Voilà une bonne façon de franchir le cap des vingt ans et de tracer l’avenir de notre Musée avec : des acquisitions prestigieuses, un accrochage en mouvement, une programmation sans ornière, et grâce à Guy TOSATTO, ouverte aux correspondances et aux résonances avec les créateurs de notre époque, une pédagogie adaptée à notre temps, une politique volontariste d’éducation artistique et culturelle en direction des 53 000 enfants accueillis chaque année, un musée accueillant à tous les publics, des expositions « hors les murs » permettant de réunir acteurs et habitants du quartier et d’aller au-devant d’un public souvent non averti pour le sensibiliser à l’art comme l’année dernière à la bibliothèque Teisseire-Malherbe ou dans quelques semaines à la MJC des Eaux-Claires.
Aujourd’hui plus que jamais, la fonction de notre Musée est aussi est surtout de stimuler notre sensibilité en nous faisant découvrir les courants contemporains de la création artistique. De nous enseigner à regarder ce que nous n’avons encore jamais vu. De nous apprendre à décrypter ce qui nous est encore inconnu. Rien de plus indispensable pour notre société dans ce contexte de crise économique, sociale mais aussi morale. Il est plus que jamais nécessaire – je dirais même vital – de redonner tout son sens à la culture.
D’abord parce qu’elle nous rassemble. Fédératrice et créatrice de conscience collective, elle est notre bien commun. Et nous devons mobiliser toutes nos énergies pour qu’elle soit un bien commun le mieux partagé possible.
Ensuite parce qu’elle permet de contrer les tentations de repli sur soi. En nous offrant un espace de partage, la culture est ferment de citoyenneté.
La lutte contre l’exclusion et pour la réduction des inégalités, le combat contre tous les populismes et les fondamentalismes passent indiscutablement par la culture, les arts visuels partageant avec la musique cette spécificité d’être un langage universel, intelligible de tous malgré nos différences.
Bien plus qu’un simple supplément d’âme, la culture est au contraire porteuse d’espoir dans un contexte de crise. Elle est porteuse d’espoir pour l’individu, à qui elle donne les clés qui lui permettent de mieux appréhender le monde qui l’entoure et d’agir sur lui. Elle est surtout – et quelle noble mission ! – porteuse d’espoir pour la jeunesse à qui elle permet de s’émanciper, de s’épanouir, de s’ouvrir aux autres et au monde dans le respect de la différence.
Voilà ce à quoi notre Musée, tel qu’il se présente désormais, s’avère plus que précieux.
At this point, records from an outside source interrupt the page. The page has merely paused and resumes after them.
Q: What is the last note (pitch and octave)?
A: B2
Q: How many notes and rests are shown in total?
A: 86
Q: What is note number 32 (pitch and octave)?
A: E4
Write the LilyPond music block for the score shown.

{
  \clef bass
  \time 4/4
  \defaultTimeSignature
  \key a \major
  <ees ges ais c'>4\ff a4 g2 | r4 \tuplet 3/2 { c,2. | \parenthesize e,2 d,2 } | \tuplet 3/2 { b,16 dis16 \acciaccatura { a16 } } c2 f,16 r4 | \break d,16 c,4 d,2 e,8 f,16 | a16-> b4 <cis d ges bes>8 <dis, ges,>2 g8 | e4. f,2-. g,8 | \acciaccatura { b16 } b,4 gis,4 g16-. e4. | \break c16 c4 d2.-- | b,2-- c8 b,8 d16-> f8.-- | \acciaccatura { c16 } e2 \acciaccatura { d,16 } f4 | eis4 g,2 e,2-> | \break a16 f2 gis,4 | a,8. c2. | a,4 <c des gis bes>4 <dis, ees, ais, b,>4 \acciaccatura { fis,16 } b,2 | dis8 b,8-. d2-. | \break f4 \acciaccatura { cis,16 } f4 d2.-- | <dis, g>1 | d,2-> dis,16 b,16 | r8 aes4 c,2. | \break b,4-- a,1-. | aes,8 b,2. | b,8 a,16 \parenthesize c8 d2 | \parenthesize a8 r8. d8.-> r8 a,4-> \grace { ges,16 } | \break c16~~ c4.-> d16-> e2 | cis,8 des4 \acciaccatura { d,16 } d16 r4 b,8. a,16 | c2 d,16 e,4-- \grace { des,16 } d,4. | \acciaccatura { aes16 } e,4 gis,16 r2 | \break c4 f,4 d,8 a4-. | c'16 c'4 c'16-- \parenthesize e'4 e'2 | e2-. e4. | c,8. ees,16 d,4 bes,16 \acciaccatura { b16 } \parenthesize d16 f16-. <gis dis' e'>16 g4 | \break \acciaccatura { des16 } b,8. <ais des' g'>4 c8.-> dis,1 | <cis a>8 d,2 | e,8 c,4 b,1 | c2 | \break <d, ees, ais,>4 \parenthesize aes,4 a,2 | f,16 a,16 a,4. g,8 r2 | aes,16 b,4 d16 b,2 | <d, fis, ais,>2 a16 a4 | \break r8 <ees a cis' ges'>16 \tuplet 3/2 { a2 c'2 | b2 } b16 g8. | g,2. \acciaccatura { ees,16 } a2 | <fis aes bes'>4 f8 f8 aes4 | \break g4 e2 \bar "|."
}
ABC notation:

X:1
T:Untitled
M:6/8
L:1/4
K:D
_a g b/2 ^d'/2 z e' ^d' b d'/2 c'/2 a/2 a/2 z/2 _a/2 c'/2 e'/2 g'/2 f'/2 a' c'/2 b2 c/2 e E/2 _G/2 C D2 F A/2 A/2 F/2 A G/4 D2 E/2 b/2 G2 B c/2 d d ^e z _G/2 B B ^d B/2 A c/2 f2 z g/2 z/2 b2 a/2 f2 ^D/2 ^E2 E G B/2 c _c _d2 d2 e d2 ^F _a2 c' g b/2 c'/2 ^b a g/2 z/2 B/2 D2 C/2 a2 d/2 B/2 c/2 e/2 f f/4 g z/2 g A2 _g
Il nous sert de guide. Il nous propose des pistes de réflexion qui ne nous sont pas forcément familières. Il affine notre esprit aussi bien que notre regard.
La place du Musée est au cœur de la Cité. Et nous ne pouvons qu’être reconnaissants pour tout ce qu’il nous a apporté et tout ce qu’il continue à nous apporter. J’ai donc formulé le vœu qu’il exerce longtemps encore, et toujours mieux, ses fonctions de stimulateur à l’égard du plus grand nombre.